◆ **YANG HARUS DILAKUKAN**: Salin ulang tanpa perubahan bagian teks tentang bisnis Eka, mulai dari "Produksi awal (1984)" dan berlanjut sampai "Ambassador.".

◆ **DOKUMEN**:

::::

Produksi awal (1984) hanya 50.000 ton per tahun. Sepuluh tahun kemudian
produksi Indah Kiat menjadi 700.000 ton pulp per tahun, dan 650.000 ton kertas
per tahun. Tak sampai di bisnis perbankan, kertas, minyak, Eka juga merancah
bisnis real estate. Ia bangun ITC Mangga Dua, ruko, apartemen lengkap dengan
pusat perdagangan. Di Roxy ia bangun apartemen Green View, di Kuningan ada
Ambassador.
“Saya Sungguh menyadari,
saya bisa seperti sekarang karena Tuhan Maha Baik. Saya sangat percaya Tuhan,
dan selalu ingin menjadi hamba Nya yang baik,” katanya mengomentari semua
suksesnya kini.
“Kecuali itu, hematlah,”
tambahnya. Ia menyarankan, kalau hendak menjadi pengusaha besar, belajarlah
mengendalikan uang. Jangan laba hanya Rp. 100, belanjanya Rp. 90. Dan kalau
untung Cuma Rp. 200, jangan coba-coba belanja Rp. 210,” Waahhh, itu cilaka
betul,” katanya.

::::

◆ **DAFTAR DATA**:
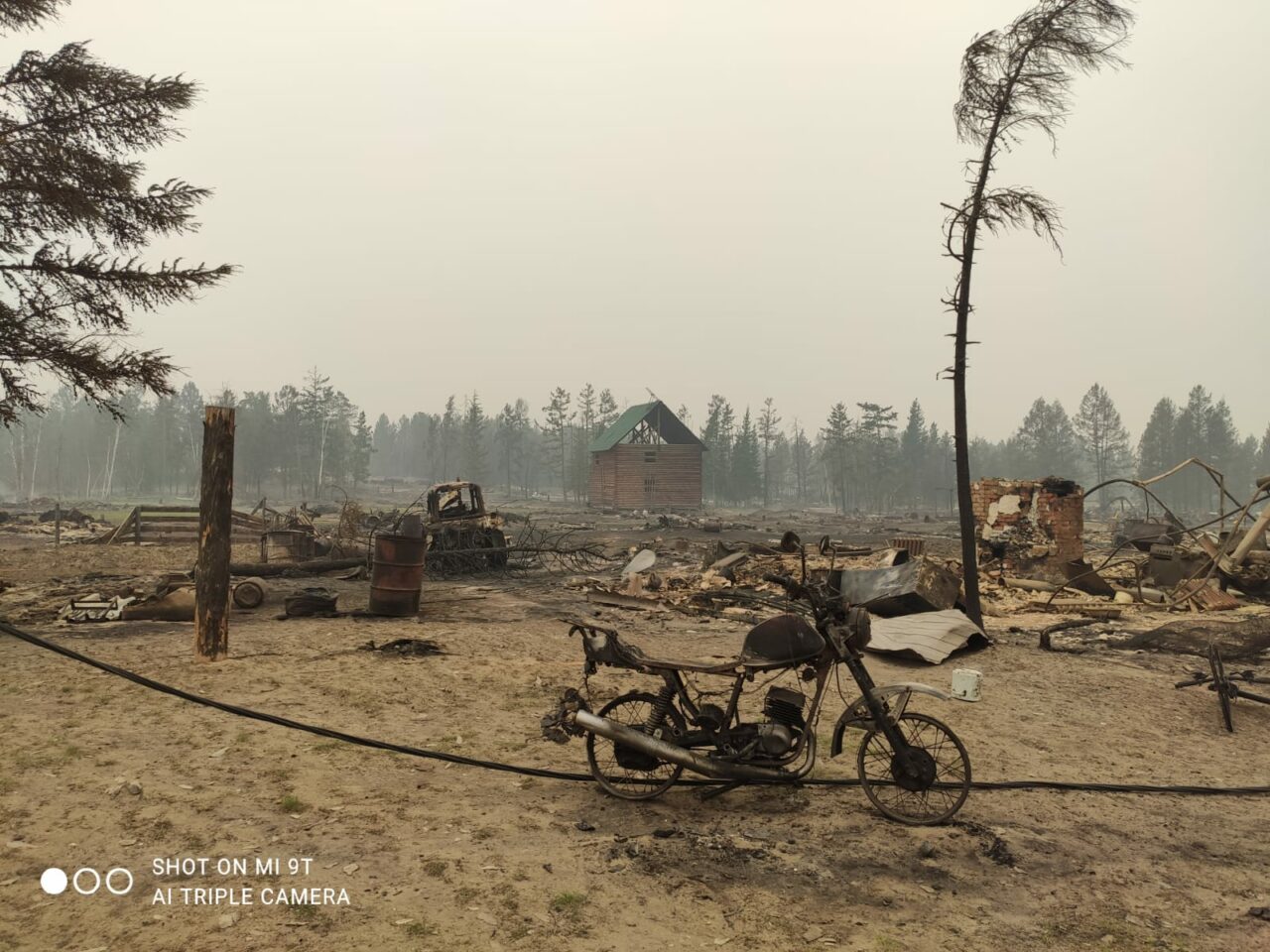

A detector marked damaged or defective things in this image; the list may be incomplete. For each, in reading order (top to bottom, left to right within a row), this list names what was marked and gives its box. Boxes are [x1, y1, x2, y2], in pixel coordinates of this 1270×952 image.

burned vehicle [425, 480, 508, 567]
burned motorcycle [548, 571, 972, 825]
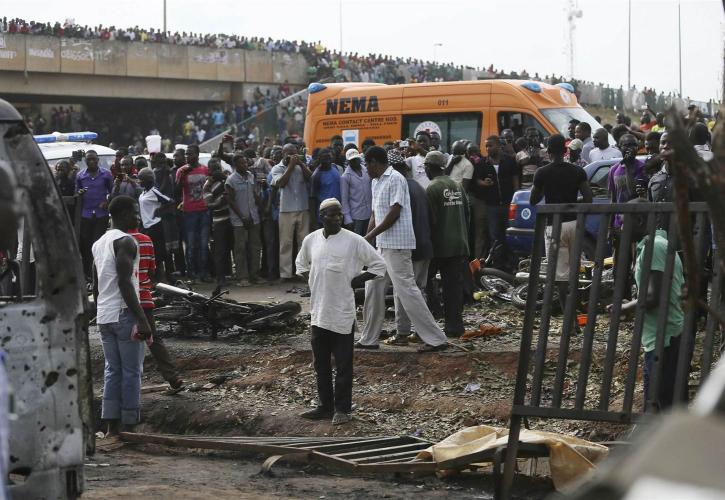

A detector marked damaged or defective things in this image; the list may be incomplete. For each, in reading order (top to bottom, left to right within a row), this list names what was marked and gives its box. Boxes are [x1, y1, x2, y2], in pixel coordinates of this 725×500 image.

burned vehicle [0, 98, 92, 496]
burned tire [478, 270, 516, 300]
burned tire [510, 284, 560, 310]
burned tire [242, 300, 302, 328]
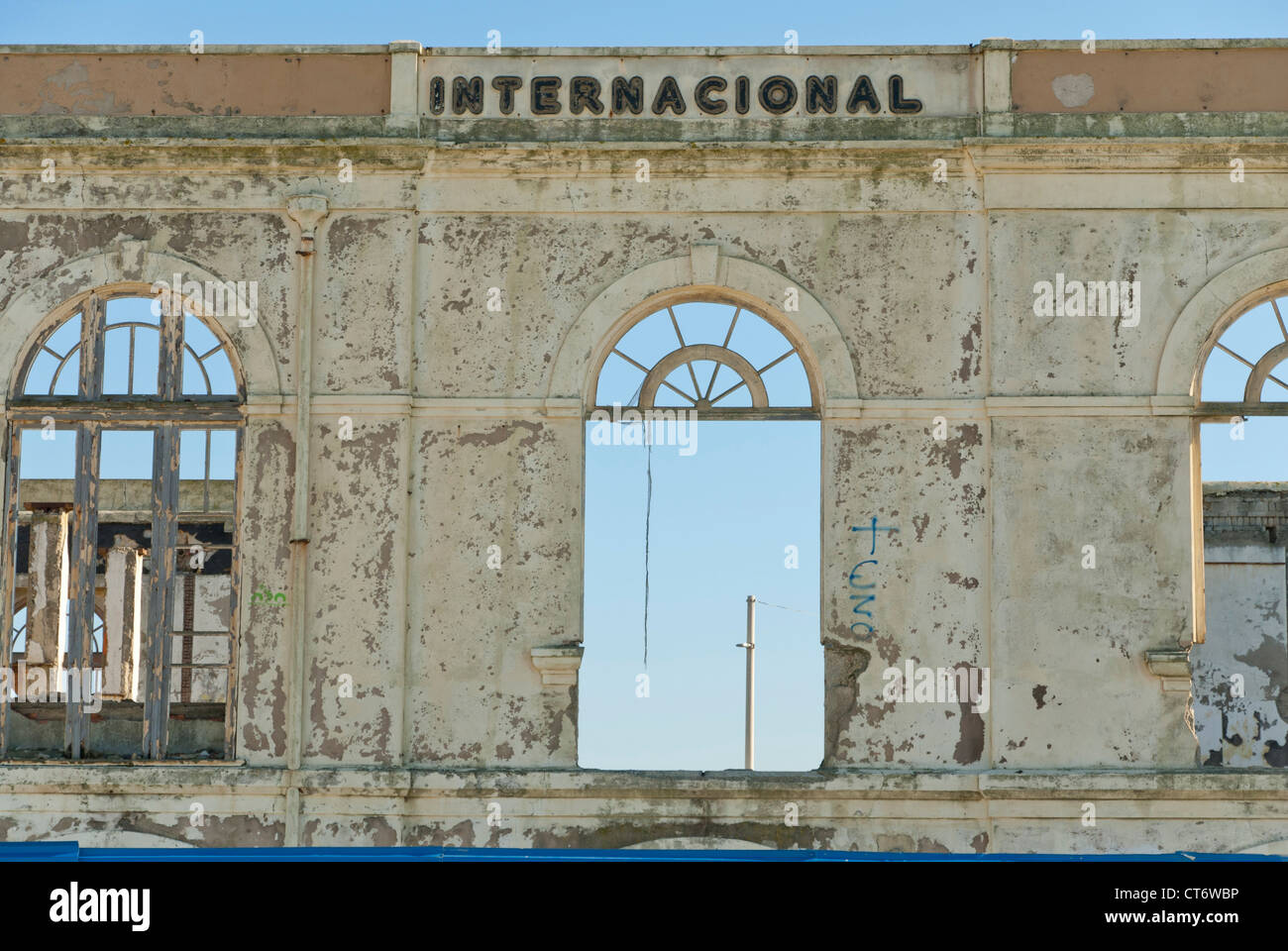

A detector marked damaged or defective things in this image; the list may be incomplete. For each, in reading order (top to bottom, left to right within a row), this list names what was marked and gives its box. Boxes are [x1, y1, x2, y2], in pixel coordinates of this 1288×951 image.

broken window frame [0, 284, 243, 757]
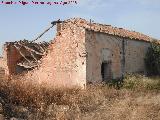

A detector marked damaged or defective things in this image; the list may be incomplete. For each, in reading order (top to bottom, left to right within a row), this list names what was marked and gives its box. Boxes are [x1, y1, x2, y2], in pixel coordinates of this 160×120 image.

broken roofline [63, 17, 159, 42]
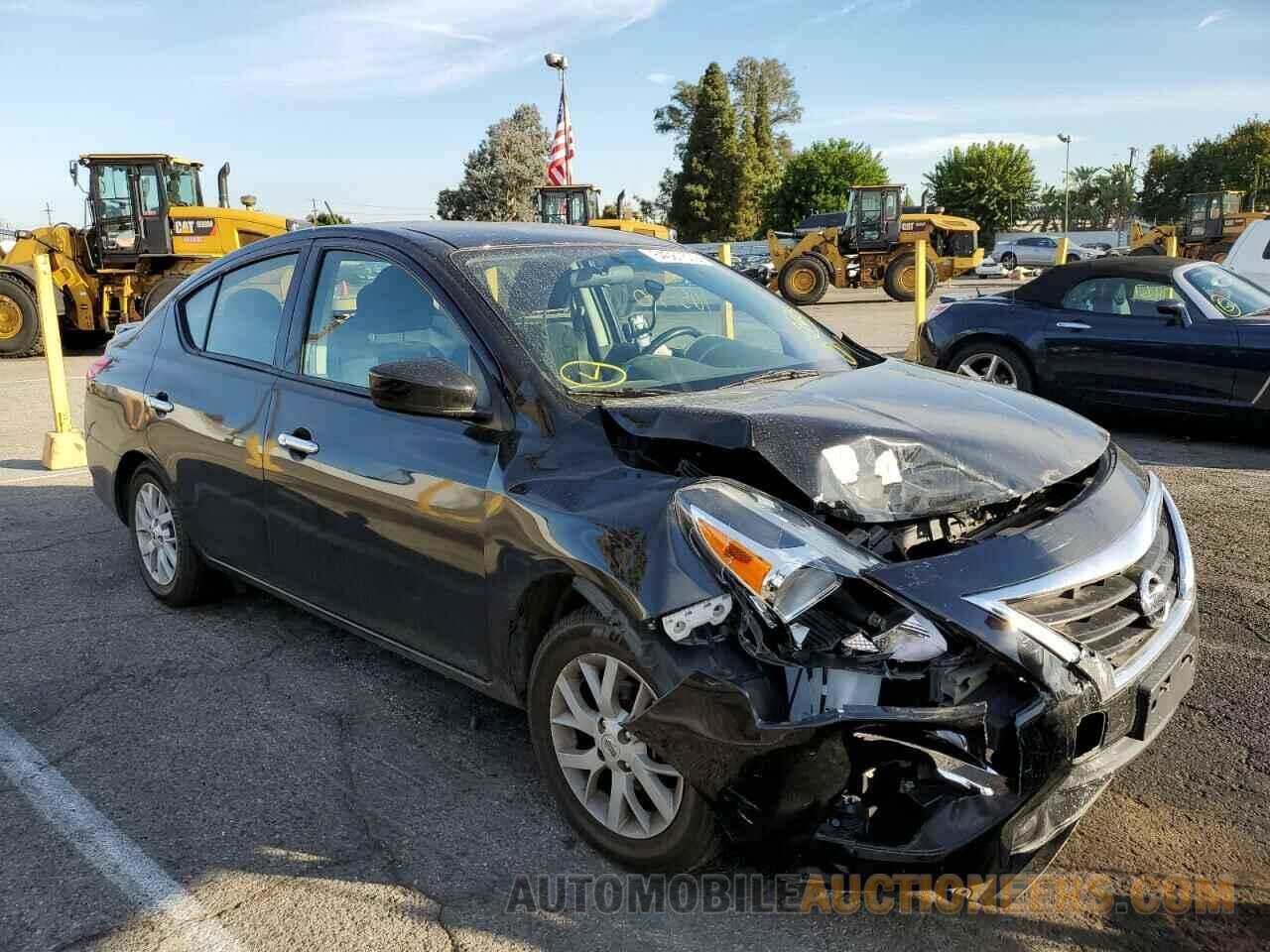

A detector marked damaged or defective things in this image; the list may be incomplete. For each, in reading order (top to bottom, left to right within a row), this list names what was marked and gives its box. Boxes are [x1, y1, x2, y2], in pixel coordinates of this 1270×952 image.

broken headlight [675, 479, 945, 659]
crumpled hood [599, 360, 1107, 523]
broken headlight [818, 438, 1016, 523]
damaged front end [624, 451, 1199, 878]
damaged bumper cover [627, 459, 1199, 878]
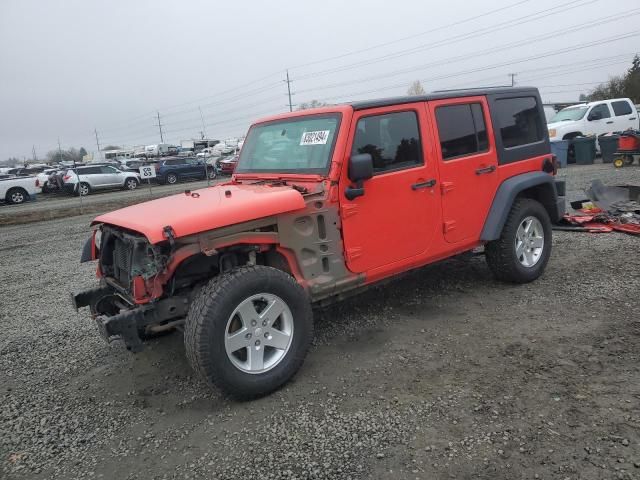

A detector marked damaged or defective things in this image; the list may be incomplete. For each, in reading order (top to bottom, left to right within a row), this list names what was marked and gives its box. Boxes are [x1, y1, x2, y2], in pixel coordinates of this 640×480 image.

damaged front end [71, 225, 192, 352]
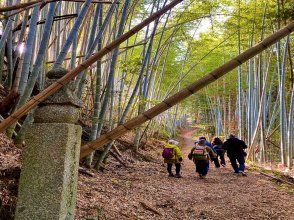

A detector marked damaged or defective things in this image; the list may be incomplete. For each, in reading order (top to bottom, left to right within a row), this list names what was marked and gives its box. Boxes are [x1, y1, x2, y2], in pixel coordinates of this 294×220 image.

::::

◆ **JAWABAN**:
Produksi awal (1984) hanya 50.000 ton per tahun. Sepuluh tahun kemudian
produksi Indah Kiat menjadi 700.000 ton pulp per tahun, dan 650.000 ton kertas
per tahun. Tak sampai di bisnis perbankan, kertas, minyak, Eka juga merancah
bisnis real estate. Ia bangun ITC Mangga Dua, ruko, apartemen lengkap dengan
pusat perdagangan. Di Roxy ia bangun apartemen Green View, di Kuningan ada
Ambassador.